-- GIVEN TEXT --

◆ ◆ ◆

Sunday, January 24, 2021

Mank (2020)

Score: 4.5 / 5

A challenging, glorious piece that is as unexpected as it is familiar, Mank is the first feature film from director David Fincher since 2014. But for those of us hoping for anything resembling Fincher's regular fare, Mank is not what we expected or wanted. It's a biopic that dramatizes the life of screenwriter Herman Mankiewicz as he wrote Citizen Kane, his most famous work. Interestingly, this movie does not attempt to definitively solve the controversy regarding who actually deserves credit for the screenplay between its titular character and Orson Welles -- both of whom won the Oscar for it -- and while it certainly uses popular scrutiny over that question to frame the drama, Fincher veers away from any determinism to instead craft the year's most fascinating character study.

The year is 1940 and Herman "Mank" Mankiewicz (Gary Oldman) is dictating his newest screenplay to his assistant (Lily Collins) while recovering from a broken leg. His new director, Orson Welles (Tom Burke), has finally been given complete artistic control over his newest film, and the two eccentric, theatrical personalities clearly will have some conflict, as we can see right away. Mank, nursing himself with alcohol, agrees to take no credit for his work, even as he obsesses over the script. From his assistant to his director, people slowly begin to realize the script screams its dangerous similarities to William Randolph Hearst (Charles Dance), a powerful media mogul and political meddler, and try to get Mank to change the material. Refusing to give in, he finally completes it in time, breaks his contract with Welles, and demands credit for what he -- and others -- deem to be his greatest work.

◆ ◆ ◆

-- SOURCE DATA --
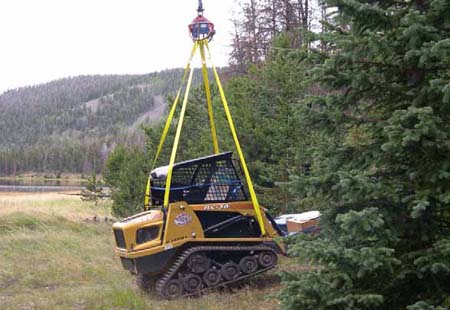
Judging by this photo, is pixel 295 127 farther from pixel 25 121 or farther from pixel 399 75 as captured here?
pixel 25 121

◆ ◆ ◆

-- ACTIVITY 1 --
Please decide whether each statement agrees with the Mank review, answering yes or no and quoting the deciding words: (a) Mank is David Fincher's first feature film since 2014; (b) the film settles who deserves credit for the Citizen Kane screenplay; (c) Mank dictates the screenplay while recovering from a broken leg.
-- ACTIVITY 2 --
Summarize the Mank review in two sentences.

-- WRITTEN REPLY 1 --
(a) Yes: "Mank is the first feature film from director David Fincher since 2014"
(b) No: "this movie does not attempt to definitively solve the controversy regarding who actually deserves credit for the screenplay"
(c) Yes: "dictating his newest screenplay to his assistant (Lily Collins) while recovering from a broken leg"

-- WRITTEN REPLY 2 --
The Mank review scores David Fincher's biopic of screenwriter Herman Mankiewicz 4.5 out of 5 and calls it a challenging, glorious character study that does not try to settle who deserves credit for the Citizen Kane screenplay. In the film, set in 1940, Mank dictates the script while recovering from a broken leg, refuses to change it despite its similarities to William Randolph Hearst, and finally demands credit for it.